Provided material =>

============

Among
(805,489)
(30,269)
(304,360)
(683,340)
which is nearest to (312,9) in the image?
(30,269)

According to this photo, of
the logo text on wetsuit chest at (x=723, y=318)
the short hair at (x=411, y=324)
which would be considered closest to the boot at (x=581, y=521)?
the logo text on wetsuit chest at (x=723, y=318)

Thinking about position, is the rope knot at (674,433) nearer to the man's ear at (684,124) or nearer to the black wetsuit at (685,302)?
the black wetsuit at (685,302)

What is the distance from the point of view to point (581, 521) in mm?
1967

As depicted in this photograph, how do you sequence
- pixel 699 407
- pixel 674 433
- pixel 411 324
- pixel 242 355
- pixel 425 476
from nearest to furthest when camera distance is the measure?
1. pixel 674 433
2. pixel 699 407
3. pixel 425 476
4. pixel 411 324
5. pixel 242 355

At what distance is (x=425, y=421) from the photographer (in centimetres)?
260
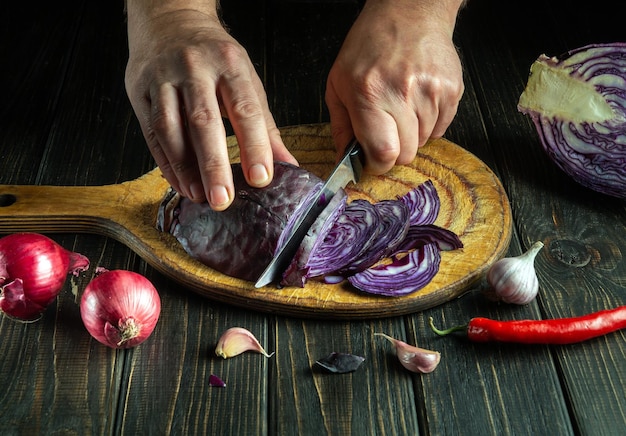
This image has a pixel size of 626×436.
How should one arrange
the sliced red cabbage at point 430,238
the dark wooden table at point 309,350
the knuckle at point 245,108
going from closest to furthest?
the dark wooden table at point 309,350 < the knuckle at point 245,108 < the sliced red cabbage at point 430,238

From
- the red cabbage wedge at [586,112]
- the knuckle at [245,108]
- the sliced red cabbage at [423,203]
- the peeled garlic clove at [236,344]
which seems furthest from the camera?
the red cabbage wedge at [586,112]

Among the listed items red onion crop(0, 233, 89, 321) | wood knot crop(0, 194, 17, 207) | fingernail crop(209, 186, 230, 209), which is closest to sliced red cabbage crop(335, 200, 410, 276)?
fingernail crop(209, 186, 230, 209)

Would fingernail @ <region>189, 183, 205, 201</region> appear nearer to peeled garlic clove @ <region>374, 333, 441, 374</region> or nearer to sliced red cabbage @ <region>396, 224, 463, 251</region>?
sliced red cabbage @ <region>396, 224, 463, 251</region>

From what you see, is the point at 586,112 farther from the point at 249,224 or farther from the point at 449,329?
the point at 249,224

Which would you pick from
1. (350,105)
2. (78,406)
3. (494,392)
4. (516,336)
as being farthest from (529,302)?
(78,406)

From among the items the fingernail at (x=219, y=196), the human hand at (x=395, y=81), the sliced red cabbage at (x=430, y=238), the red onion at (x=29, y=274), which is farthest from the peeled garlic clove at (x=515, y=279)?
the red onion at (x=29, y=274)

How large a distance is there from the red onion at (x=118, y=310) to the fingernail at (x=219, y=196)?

============

What is expected =>
Copy the lines of the records exactly, from the line containing "Which would you pick from" through the end of the records.

Solution =>
Which would you pick from
1. (350,105)
2. (78,406)
3. (494,392)
4. (516,336)
as being farthest from (529,302)?
(78,406)

From among the items the fingernail at (x=219, y=196), the human hand at (x=395, y=81), the sliced red cabbage at (x=430, y=238), the red onion at (x=29, y=274), which is farthest from the peeled garlic clove at (x=515, y=279)?
the red onion at (x=29, y=274)

How large a distance is there from the red onion at (x=118, y=310) to the fingernail at (x=219, y=196)?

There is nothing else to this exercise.